PROBLEM 1: In the note on OpenSSL and DER files, write out the passage starting at "Generally speaking, OpenSSL" and ending at "equivalent to X509_load_cert_file.", renaming "OpenSSL" to "LibreSSL" wherever it occurs.
PROBLEM 2: According to the note on OpenSSL and DER files, what is gradually entering the scene and offers better flexibility in this regard?

Generally speaking, OpenSSL hasn't exactly encouraged multiple objects
in one DER file. While it's theoretically possible to have several
objects in such a file file, there is code in OpenSSL where that's
simply not considered. For example, this snippet in the man-page
'X509_LOOKUP_file' is quite clear:
Functions X509_load_cert_file and X509_load_crl_file can load both PEM
and DER formats depending of type value. Because DER format cannot
contain more than one certificate or CRL object (while PEM can contain
several concatenated PEM objects) X509_load_cert_crl_file with
FILETYPE_ASN1 is equivalent to X509_load_cert_file.
The functions described there are also used by functions like
X509_LOOKUP_load_file().
Note that this may change going forward, as OSSL_STORE is gradually
entering the scene, and does provide a bit better flexibility in this
regard.

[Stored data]
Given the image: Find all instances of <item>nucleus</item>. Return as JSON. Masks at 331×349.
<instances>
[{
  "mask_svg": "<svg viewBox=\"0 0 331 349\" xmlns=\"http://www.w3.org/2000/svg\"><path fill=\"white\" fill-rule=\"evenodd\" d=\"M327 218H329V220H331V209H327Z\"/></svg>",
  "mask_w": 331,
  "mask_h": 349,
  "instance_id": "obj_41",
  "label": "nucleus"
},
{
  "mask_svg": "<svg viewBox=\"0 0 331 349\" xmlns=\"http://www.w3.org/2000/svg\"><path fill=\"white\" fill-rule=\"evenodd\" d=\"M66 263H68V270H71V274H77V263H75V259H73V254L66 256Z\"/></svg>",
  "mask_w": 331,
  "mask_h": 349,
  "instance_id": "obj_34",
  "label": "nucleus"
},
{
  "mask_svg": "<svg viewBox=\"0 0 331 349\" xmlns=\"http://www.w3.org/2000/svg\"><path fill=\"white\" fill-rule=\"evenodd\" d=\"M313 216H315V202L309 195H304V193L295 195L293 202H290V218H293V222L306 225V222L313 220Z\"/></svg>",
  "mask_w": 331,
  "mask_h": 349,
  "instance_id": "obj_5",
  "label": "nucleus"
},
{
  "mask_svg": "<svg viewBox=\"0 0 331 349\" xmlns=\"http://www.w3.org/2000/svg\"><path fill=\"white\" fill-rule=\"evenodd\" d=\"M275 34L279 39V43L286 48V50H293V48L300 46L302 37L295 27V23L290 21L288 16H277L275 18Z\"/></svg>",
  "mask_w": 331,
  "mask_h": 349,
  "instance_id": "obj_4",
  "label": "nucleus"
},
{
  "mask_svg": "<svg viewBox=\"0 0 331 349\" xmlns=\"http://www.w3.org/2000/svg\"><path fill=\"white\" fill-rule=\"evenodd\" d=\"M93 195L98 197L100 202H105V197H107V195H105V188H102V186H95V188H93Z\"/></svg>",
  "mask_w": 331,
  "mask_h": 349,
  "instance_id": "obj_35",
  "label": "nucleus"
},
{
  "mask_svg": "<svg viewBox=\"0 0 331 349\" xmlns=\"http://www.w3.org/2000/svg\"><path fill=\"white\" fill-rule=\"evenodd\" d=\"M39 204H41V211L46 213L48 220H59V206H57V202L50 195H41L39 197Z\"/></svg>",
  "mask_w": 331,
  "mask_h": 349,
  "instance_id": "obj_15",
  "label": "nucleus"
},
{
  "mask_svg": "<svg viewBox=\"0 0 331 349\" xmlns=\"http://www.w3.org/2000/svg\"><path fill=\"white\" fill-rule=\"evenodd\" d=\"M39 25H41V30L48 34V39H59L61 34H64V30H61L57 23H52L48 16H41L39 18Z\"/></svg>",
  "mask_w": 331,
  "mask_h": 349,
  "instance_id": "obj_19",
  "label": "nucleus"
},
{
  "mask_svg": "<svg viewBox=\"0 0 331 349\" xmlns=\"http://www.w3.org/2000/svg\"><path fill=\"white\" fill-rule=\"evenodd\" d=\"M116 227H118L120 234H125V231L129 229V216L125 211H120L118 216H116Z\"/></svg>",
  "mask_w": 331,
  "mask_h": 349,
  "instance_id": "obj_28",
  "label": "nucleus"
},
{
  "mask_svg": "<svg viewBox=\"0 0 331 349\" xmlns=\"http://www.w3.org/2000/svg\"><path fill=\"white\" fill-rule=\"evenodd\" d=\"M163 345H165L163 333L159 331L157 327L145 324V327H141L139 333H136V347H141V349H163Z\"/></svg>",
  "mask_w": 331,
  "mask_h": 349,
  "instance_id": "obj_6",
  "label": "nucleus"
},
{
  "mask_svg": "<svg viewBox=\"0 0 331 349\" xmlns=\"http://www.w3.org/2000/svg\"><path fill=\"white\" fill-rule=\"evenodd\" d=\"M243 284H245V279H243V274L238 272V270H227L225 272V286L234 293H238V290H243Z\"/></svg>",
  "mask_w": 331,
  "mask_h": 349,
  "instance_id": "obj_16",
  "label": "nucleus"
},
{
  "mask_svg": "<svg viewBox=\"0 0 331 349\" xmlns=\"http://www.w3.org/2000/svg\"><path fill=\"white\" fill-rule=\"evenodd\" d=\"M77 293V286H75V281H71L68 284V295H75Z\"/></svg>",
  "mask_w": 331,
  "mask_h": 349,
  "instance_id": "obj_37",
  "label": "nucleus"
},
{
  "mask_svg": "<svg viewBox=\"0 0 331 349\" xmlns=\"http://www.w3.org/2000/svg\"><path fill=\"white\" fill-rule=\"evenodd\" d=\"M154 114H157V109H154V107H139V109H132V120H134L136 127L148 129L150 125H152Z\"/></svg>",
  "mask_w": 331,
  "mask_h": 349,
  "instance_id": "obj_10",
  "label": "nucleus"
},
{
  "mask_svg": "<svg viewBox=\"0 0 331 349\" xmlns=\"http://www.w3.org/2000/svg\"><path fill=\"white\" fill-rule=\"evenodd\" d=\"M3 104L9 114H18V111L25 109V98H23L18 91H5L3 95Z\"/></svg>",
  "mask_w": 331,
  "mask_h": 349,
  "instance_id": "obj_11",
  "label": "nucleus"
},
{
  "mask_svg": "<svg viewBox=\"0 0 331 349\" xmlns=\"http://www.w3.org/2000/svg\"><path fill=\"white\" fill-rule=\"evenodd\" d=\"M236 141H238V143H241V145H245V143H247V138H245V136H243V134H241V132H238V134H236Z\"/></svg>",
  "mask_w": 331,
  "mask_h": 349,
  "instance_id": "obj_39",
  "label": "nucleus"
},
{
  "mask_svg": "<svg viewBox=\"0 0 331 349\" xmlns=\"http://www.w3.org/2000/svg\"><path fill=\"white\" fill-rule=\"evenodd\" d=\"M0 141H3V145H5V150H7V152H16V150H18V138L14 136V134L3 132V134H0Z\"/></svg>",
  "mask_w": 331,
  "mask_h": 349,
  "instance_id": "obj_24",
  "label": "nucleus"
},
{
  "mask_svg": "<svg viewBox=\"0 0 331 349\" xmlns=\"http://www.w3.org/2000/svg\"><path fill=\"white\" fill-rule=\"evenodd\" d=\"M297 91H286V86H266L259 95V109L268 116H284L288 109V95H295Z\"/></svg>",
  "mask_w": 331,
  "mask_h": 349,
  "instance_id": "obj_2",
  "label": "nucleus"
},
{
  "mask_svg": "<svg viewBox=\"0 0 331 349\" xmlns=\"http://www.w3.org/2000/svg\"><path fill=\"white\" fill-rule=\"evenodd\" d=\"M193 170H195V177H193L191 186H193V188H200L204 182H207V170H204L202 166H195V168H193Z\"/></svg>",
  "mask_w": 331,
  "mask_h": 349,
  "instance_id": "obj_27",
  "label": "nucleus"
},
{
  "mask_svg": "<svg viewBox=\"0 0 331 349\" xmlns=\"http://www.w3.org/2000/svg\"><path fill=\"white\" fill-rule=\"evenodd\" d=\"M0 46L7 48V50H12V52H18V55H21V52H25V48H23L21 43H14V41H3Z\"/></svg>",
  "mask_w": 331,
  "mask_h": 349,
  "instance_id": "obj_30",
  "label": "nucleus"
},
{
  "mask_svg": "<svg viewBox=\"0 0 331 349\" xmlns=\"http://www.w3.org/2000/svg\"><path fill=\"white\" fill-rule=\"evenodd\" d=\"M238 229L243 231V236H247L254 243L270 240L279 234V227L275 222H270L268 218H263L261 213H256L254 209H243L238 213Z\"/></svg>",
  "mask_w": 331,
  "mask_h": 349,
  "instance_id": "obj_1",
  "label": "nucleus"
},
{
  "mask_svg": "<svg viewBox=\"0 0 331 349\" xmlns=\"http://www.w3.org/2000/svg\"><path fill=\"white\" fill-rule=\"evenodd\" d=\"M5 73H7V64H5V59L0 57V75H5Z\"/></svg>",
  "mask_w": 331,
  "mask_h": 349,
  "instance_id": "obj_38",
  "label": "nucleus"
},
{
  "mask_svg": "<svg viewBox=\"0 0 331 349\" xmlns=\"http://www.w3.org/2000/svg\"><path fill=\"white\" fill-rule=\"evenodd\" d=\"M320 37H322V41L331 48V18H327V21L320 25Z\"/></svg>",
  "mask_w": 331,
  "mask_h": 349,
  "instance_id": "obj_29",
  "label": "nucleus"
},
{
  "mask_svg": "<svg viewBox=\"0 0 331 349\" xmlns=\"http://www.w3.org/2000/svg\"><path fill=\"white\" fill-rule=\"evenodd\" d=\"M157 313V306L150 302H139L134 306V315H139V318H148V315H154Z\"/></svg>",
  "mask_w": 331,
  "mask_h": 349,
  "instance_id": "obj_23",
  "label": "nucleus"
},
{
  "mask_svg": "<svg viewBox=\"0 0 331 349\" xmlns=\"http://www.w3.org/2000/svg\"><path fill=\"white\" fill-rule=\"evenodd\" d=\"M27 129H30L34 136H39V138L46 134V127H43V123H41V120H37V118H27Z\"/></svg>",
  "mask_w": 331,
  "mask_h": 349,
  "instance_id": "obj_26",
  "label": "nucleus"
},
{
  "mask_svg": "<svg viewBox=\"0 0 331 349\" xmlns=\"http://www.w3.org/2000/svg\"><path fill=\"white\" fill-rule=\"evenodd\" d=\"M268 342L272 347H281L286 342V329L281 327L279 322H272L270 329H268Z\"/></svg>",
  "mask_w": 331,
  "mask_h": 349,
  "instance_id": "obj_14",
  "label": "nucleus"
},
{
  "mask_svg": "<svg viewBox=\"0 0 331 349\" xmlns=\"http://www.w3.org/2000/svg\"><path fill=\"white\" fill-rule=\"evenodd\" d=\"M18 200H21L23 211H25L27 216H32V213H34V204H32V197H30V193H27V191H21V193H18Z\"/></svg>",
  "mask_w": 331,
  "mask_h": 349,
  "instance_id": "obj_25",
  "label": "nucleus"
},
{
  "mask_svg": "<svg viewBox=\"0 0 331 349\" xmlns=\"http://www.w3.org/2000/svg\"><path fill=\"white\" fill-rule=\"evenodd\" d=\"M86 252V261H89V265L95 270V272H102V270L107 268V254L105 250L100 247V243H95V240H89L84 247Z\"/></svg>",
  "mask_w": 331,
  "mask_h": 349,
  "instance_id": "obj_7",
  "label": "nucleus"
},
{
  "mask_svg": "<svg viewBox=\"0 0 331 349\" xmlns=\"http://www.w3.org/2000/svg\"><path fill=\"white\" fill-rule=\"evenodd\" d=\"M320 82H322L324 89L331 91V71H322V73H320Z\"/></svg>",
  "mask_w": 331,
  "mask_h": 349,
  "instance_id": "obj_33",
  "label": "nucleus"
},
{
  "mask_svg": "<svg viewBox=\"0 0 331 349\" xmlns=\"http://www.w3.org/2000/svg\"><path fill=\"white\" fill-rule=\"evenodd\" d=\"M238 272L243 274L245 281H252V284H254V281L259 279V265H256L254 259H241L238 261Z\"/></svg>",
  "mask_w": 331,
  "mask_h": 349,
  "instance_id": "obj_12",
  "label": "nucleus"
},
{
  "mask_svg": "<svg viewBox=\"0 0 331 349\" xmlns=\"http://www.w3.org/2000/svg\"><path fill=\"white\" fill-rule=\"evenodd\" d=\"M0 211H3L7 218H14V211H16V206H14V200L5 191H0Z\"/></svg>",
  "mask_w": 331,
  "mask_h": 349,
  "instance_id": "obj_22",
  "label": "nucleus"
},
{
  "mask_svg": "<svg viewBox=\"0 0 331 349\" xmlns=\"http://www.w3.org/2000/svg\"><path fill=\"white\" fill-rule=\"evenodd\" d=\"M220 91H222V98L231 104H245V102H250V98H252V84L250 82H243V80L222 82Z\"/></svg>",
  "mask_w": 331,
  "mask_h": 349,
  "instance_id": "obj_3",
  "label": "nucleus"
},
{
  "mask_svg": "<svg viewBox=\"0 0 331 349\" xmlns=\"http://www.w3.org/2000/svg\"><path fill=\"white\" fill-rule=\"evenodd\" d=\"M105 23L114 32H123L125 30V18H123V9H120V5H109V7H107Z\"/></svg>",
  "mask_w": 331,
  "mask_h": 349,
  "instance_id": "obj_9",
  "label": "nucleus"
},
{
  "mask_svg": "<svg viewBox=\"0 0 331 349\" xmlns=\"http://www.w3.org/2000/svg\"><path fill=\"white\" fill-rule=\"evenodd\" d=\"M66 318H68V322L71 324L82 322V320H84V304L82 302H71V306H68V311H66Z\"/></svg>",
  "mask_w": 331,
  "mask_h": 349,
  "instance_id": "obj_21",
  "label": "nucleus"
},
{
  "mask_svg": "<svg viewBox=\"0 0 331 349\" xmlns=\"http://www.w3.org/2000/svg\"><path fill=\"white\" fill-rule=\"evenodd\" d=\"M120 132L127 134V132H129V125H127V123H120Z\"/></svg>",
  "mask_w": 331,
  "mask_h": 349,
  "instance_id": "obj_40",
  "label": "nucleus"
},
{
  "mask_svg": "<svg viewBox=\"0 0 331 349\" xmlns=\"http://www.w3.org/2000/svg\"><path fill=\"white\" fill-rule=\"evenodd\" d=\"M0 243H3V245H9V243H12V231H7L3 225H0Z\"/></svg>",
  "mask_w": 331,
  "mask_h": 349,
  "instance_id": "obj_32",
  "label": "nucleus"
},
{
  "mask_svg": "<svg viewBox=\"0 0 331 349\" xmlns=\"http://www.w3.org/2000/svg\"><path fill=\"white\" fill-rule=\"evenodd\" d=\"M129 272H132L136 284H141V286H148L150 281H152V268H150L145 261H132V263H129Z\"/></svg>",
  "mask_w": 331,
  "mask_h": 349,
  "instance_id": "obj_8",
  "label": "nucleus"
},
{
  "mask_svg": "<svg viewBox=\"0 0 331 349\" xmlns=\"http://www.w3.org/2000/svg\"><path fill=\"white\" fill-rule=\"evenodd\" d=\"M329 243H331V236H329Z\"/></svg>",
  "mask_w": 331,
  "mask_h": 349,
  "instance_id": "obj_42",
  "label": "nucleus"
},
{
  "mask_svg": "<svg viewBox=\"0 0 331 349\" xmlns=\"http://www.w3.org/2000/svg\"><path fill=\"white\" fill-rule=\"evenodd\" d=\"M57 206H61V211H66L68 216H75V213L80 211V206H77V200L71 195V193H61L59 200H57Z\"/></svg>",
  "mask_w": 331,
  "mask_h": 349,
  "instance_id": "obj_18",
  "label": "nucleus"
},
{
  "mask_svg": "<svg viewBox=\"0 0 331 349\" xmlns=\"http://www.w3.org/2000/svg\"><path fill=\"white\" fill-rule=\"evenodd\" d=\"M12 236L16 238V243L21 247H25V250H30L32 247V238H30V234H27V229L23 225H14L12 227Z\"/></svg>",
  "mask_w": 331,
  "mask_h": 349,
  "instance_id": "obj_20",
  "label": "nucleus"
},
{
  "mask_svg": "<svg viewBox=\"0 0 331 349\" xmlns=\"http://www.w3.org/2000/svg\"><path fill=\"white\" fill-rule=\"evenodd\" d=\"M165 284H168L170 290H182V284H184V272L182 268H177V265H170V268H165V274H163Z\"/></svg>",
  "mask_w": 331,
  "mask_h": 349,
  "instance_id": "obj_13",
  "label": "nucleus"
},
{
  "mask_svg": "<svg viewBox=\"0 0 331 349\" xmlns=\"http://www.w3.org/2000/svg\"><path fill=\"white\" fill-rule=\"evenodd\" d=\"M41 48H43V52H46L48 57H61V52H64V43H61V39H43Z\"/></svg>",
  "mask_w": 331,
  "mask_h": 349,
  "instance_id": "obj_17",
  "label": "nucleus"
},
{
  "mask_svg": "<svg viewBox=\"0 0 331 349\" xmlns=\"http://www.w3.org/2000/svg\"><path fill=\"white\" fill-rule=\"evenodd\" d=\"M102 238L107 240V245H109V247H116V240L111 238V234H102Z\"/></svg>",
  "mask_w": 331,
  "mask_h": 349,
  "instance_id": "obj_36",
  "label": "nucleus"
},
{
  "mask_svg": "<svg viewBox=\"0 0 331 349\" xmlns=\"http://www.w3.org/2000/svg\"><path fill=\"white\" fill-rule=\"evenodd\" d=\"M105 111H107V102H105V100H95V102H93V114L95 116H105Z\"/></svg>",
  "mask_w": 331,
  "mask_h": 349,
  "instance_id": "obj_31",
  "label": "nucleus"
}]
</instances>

EXERCISE RESPONSE 1:
Generally speaking, LibreSSL hasn't exactly encouraged multiple objects
in one DER file. While it's theoretically possible to have several
objects in such a file file, there is code in LibreSSL where that's
simply not considered. For example, this snippet in the man-page
'X509_LOOKUP_file' is quite clear:
Functions X509_load_cert_file and X509_load_crl_file can load both PEM
and DER formats depending of type value. Because DER format cannot
contain more than one certificate or CRL object (while PEM can contain
several concatenated PEM objects) X509_load_cert_crl_file with
FILETYPE_ASN1 is equivalent to X509_load_cert_file.

EXERCISE RESPONSE 2: OSSL_STORE.